Rows from a spatial reasoning dataset:
☆ ☆ ☆ ☆

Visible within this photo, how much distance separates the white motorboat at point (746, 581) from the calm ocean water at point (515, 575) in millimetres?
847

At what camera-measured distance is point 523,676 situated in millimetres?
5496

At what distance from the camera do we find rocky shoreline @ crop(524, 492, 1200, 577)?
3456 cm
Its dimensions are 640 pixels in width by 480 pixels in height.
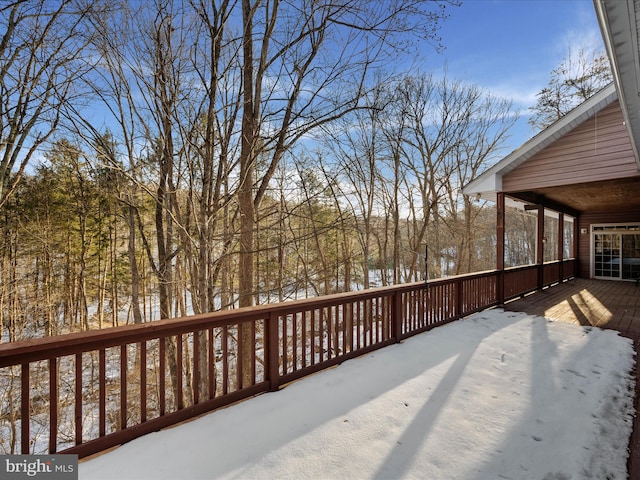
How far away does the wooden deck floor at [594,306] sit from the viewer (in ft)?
15.9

☆ ☆ ☆ ☆

GIVEN EXERCISE: Update every row above by replacing "point" with "pixel", leaving everything else unchanged, and omit the pictures from your answer.

THE REPLY:
Visible within this photo, how much distance separates the white motorboat at pixel (746, 581) from the calm ocean water at pixel (515, 575) in millimetres?
847

At what camera-measured distance is pixel 523,676 situated in millimetres?
5496

At what distance from the camera do we find rocky shoreline @ crop(524, 492, 1200, 577)?
3456 cm
Its dimensions are 640 pixels in width by 480 pixels in height.
How far away does the wooden deck floor at [594,306] sit from the viewer (in ft)?
15.9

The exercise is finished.